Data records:
══════

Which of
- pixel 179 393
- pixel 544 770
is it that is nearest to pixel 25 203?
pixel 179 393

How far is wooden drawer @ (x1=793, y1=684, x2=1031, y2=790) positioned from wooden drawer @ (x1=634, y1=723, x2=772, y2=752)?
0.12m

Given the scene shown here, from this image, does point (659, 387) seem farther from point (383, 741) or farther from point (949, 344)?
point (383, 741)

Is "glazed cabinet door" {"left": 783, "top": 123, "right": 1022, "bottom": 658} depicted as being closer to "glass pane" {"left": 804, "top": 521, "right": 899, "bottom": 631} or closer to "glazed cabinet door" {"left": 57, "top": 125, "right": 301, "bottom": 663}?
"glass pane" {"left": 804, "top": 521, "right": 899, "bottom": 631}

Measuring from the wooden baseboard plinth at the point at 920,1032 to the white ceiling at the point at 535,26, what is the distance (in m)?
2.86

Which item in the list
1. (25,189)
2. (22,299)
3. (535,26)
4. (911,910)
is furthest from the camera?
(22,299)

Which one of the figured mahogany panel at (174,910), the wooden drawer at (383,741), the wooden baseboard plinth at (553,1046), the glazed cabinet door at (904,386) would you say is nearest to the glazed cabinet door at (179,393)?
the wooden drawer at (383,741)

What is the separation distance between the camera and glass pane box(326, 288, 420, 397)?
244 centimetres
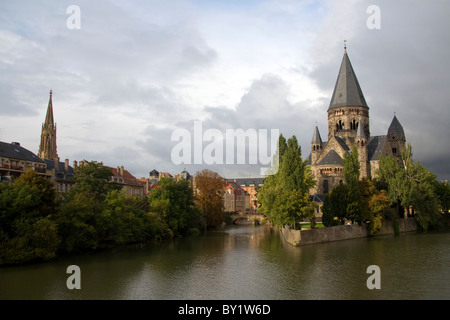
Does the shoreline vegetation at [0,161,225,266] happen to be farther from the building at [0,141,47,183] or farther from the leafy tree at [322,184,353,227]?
the leafy tree at [322,184,353,227]

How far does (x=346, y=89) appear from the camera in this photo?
99.2m

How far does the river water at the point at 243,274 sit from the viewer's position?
75.7ft

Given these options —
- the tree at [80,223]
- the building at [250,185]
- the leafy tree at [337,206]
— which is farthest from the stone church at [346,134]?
the tree at [80,223]

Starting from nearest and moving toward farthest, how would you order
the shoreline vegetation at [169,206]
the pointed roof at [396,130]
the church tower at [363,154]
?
the shoreline vegetation at [169,206] → the church tower at [363,154] → the pointed roof at [396,130]

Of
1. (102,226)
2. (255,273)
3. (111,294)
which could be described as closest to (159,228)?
(102,226)

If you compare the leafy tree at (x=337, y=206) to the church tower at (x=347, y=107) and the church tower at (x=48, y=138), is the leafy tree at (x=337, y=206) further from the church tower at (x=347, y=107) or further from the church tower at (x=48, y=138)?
the church tower at (x=48, y=138)

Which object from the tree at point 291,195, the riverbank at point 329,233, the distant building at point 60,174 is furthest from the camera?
the distant building at point 60,174

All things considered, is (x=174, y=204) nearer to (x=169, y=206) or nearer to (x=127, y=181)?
(x=169, y=206)

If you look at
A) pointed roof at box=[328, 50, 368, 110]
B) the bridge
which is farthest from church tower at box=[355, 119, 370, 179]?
the bridge

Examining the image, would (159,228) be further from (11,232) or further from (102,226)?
(11,232)

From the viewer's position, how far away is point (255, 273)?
2881cm

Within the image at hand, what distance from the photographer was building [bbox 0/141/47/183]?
48094mm

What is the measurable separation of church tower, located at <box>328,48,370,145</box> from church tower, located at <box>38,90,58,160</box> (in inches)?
2708
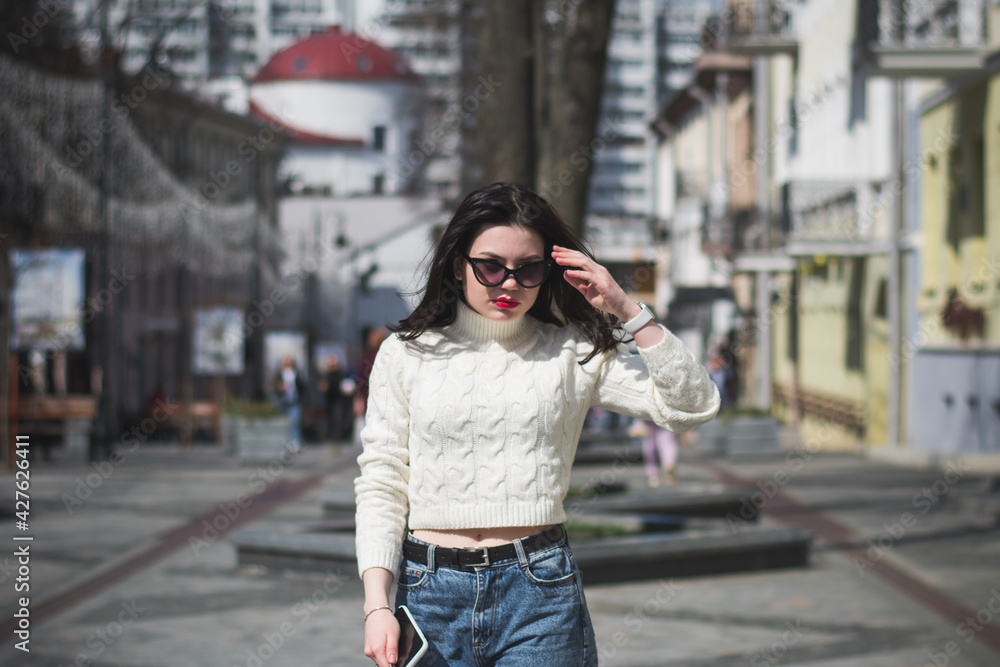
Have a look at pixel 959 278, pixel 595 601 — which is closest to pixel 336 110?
pixel 959 278

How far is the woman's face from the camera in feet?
11.3

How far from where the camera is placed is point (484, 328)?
354 centimetres

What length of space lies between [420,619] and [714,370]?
700 inches

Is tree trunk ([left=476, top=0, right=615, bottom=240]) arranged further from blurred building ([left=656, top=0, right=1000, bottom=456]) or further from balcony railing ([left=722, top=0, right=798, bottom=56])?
balcony railing ([left=722, top=0, right=798, bottom=56])

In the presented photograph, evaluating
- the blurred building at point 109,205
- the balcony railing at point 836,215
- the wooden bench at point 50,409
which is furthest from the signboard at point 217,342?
the balcony railing at point 836,215

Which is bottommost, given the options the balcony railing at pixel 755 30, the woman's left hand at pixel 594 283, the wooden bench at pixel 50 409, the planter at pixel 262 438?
the planter at pixel 262 438

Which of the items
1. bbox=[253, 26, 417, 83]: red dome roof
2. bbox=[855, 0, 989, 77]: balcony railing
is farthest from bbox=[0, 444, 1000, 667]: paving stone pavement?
bbox=[253, 26, 417, 83]: red dome roof

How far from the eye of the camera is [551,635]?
3389 millimetres

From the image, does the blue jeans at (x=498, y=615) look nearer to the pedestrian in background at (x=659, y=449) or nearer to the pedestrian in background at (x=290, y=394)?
the pedestrian in background at (x=659, y=449)

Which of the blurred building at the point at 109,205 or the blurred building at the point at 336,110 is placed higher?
the blurred building at the point at 336,110

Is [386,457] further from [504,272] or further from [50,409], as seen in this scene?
[50,409]

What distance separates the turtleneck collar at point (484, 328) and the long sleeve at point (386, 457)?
16cm

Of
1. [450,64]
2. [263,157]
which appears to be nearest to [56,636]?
[450,64]

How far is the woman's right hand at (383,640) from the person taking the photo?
3275 mm
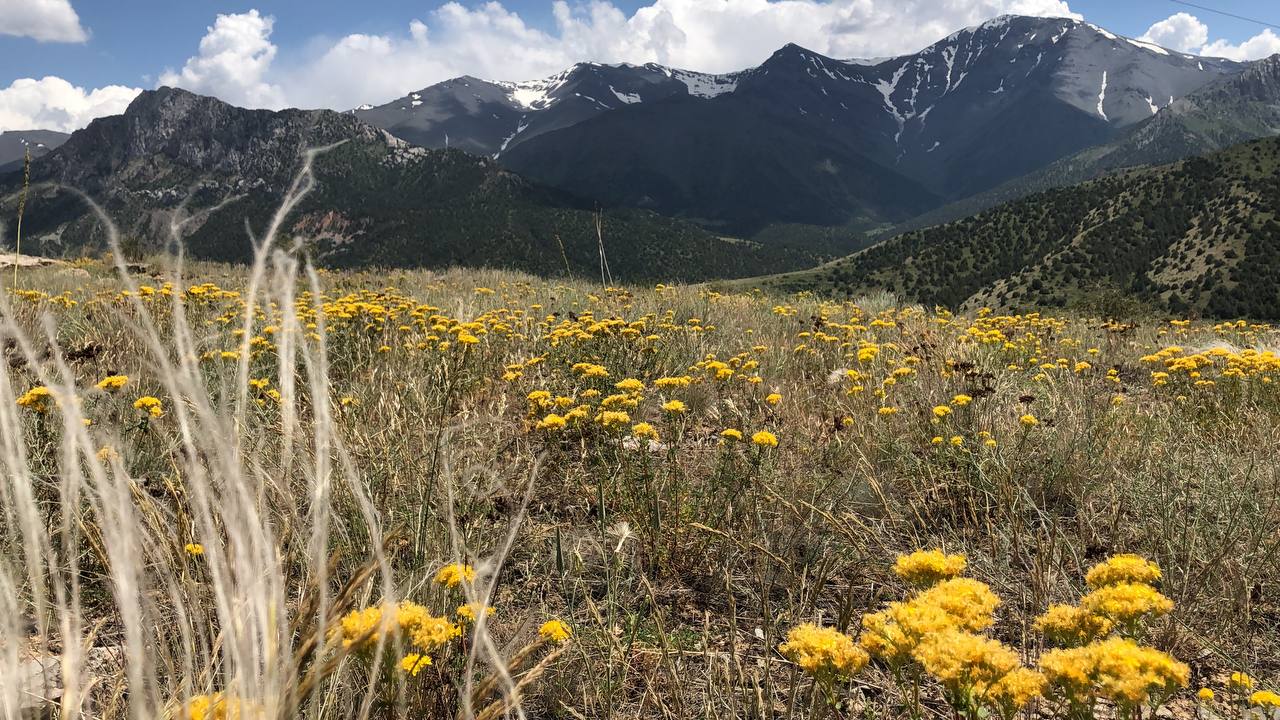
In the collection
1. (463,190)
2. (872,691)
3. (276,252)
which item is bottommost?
(872,691)

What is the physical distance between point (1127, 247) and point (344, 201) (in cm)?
11058

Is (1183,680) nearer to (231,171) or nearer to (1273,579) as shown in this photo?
(1273,579)

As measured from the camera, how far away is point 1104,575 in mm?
1626

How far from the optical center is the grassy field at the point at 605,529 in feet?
3.90

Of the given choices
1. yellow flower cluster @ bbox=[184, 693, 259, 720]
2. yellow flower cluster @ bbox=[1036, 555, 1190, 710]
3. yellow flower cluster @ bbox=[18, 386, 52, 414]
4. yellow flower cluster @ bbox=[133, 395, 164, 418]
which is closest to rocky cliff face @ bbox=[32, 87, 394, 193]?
yellow flower cluster @ bbox=[18, 386, 52, 414]

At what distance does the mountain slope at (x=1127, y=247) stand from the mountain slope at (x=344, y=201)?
36735 millimetres

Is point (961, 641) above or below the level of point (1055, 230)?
below

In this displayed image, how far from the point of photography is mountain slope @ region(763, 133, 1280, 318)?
34.2 m

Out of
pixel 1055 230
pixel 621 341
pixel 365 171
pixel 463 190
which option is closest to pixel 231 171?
pixel 365 171

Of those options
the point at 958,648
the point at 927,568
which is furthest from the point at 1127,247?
the point at 958,648

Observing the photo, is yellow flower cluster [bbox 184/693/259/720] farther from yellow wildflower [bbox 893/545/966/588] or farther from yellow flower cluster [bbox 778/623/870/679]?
yellow wildflower [bbox 893/545/966/588]

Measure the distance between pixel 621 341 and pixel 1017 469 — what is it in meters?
3.10

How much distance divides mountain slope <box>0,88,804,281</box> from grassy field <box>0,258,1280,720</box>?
67597 mm

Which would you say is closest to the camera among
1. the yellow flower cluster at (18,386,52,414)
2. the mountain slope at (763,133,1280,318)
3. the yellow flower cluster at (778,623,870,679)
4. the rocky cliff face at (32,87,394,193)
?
the yellow flower cluster at (778,623,870,679)
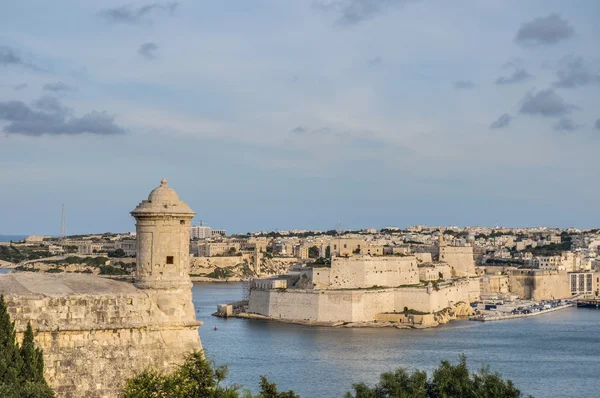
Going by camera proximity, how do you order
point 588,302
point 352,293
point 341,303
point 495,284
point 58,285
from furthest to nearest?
point 495,284 → point 588,302 → point 341,303 → point 352,293 → point 58,285

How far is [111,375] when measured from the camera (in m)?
6.54

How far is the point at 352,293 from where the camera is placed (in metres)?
34.9

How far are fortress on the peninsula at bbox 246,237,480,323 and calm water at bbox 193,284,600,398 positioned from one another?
4.66ft

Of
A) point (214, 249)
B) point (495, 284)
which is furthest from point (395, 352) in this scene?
point (214, 249)

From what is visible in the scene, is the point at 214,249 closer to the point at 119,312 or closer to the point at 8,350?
the point at 119,312

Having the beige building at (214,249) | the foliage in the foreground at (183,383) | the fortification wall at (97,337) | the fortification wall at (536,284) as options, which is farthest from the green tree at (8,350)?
the beige building at (214,249)

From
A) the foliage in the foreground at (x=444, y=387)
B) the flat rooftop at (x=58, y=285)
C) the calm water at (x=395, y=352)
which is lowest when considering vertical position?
the calm water at (x=395, y=352)

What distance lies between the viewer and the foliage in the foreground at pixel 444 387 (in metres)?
9.82

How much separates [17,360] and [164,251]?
4.46 feet

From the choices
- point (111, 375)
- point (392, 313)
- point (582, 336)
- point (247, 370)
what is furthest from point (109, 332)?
point (392, 313)

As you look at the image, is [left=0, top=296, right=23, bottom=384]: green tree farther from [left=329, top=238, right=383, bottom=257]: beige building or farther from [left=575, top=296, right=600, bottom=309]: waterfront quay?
[left=575, top=296, right=600, bottom=309]: waterfront quay

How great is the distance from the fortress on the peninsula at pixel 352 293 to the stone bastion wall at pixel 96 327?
28.3m

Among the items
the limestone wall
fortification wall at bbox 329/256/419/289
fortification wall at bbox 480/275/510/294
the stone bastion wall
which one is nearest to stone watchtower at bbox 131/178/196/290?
the stone bastion wall

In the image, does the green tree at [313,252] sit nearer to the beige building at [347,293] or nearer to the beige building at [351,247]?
the beige building at [351,247]
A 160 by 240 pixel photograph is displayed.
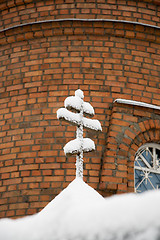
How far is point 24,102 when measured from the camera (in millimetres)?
4781

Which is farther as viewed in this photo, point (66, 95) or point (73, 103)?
point (66, 95)

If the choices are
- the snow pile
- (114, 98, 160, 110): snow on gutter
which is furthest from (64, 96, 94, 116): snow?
(114, 98, 160, 110): snow on gutter

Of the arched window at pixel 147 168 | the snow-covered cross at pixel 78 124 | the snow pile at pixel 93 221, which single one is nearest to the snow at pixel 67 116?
the snow-covered cross at pixel 78 124

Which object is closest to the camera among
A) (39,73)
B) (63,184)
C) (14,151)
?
(63,184)

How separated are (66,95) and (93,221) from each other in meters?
3.16

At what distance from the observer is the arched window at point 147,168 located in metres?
4.68

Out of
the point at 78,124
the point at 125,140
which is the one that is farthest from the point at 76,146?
the point at 125,140

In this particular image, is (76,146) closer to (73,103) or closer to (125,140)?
(73,103)

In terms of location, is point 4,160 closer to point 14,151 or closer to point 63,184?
point 14,151

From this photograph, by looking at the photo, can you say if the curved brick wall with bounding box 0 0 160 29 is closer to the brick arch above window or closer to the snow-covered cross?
the brick arch above window

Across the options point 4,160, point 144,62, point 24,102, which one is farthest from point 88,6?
point 4,160

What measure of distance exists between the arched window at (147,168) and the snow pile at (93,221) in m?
2.78

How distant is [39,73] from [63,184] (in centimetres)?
146

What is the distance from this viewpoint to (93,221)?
5.28 ft
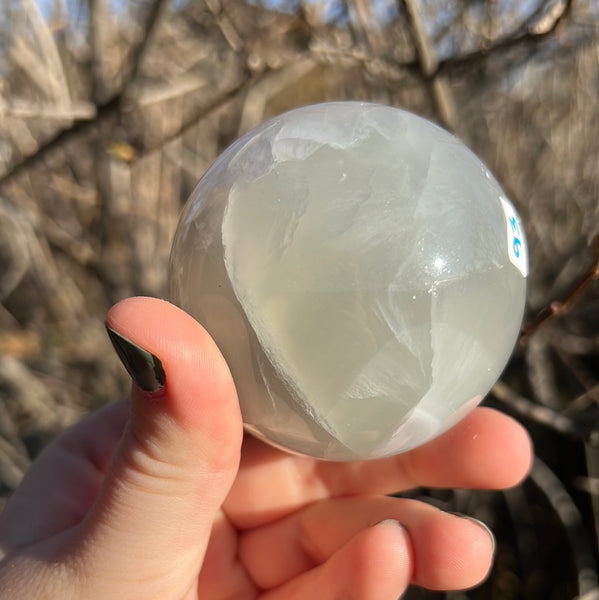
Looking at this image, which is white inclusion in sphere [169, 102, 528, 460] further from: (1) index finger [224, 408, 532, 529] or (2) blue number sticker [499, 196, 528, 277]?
(1) index finger [224, 408, 532, 529]

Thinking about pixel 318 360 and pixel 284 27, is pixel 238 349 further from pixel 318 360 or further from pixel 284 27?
pixel 284 27

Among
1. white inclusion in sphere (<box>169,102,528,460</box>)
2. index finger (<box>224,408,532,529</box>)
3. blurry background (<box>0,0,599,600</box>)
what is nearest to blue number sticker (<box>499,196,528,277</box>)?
white inclusion in sphere (<box>169,102,528,460</box>)

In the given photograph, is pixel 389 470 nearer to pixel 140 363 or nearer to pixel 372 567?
pixel 372 567

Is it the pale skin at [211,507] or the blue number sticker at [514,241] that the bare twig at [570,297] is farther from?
the pale skin at [211,507]

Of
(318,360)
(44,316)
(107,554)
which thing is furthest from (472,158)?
(44,316)

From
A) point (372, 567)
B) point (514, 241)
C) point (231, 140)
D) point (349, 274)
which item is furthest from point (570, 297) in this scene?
point (231, 140)

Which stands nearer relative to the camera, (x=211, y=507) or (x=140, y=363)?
(x=140, y=363)

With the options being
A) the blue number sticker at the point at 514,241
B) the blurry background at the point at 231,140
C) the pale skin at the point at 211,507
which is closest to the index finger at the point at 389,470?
the pale skin at the point at 211,507
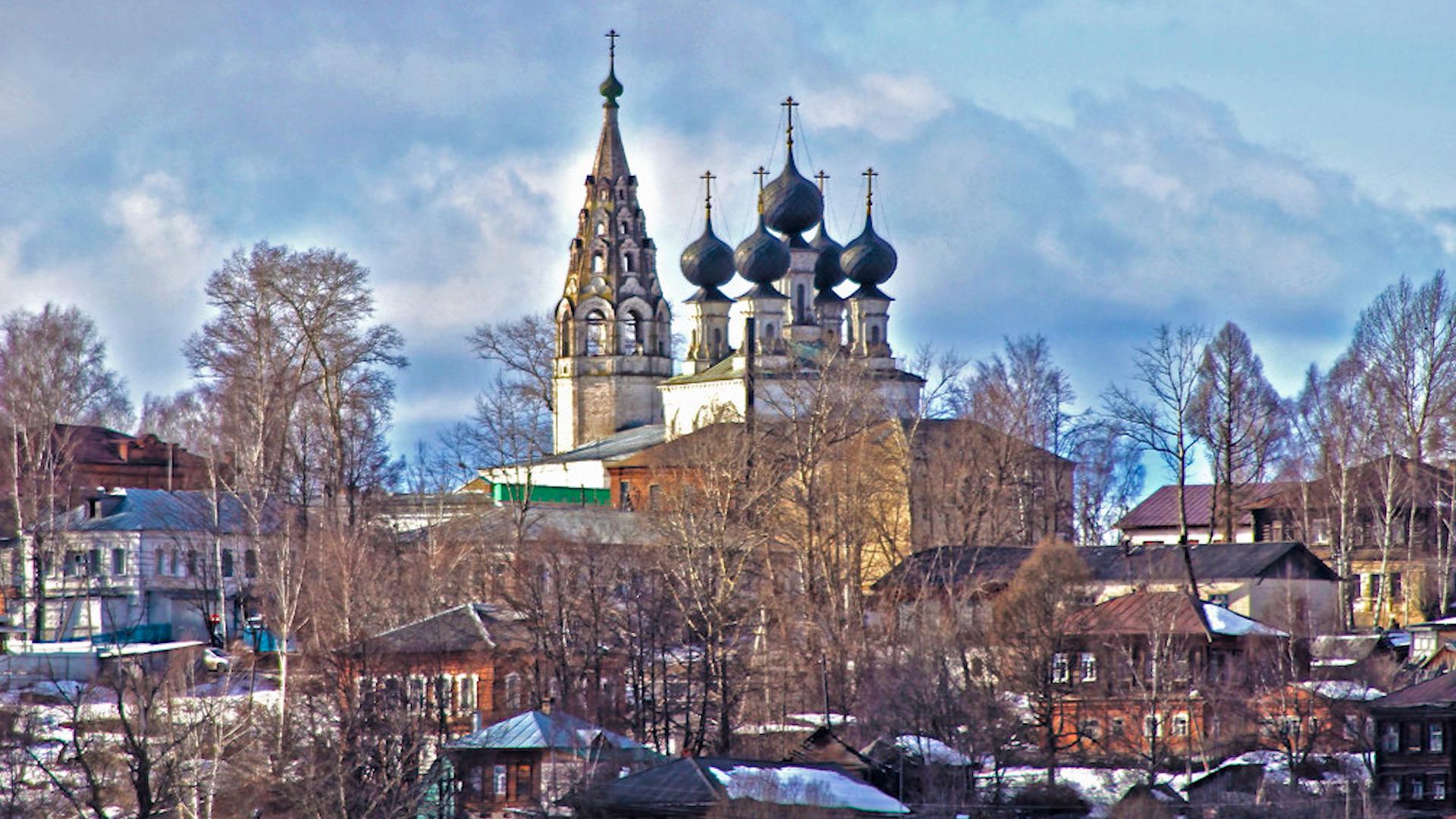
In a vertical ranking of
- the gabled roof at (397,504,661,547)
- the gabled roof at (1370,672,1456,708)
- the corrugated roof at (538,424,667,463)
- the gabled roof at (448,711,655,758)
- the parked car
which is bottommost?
the gabled roof at (448,711,655,758)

══════

Written task:
Retype the data word for word, starting with the line that contains "With the options being" and going on through the last line of the data. Leave the pictures out of your copy.

Output for this exercise:
With the options being
A) the blue number sticker at the point at 514,241
B) the blurry background at the point at 231,140
C) the pale skin at the point at 211,507
which is closest to the index finger at the point at 389,470?
the pale skin at the point at 211,507
In a vertical ranking of
- the gabled roof at (397,504,661,547)
- the gabled roof at (1370,672,1456,708)
- the corrugated roof at (538,424,667,463)
- the gabled roof at (448,711,655,758)
- the parked car
which is bottommost?
the gabled roof at (448,711,655,758)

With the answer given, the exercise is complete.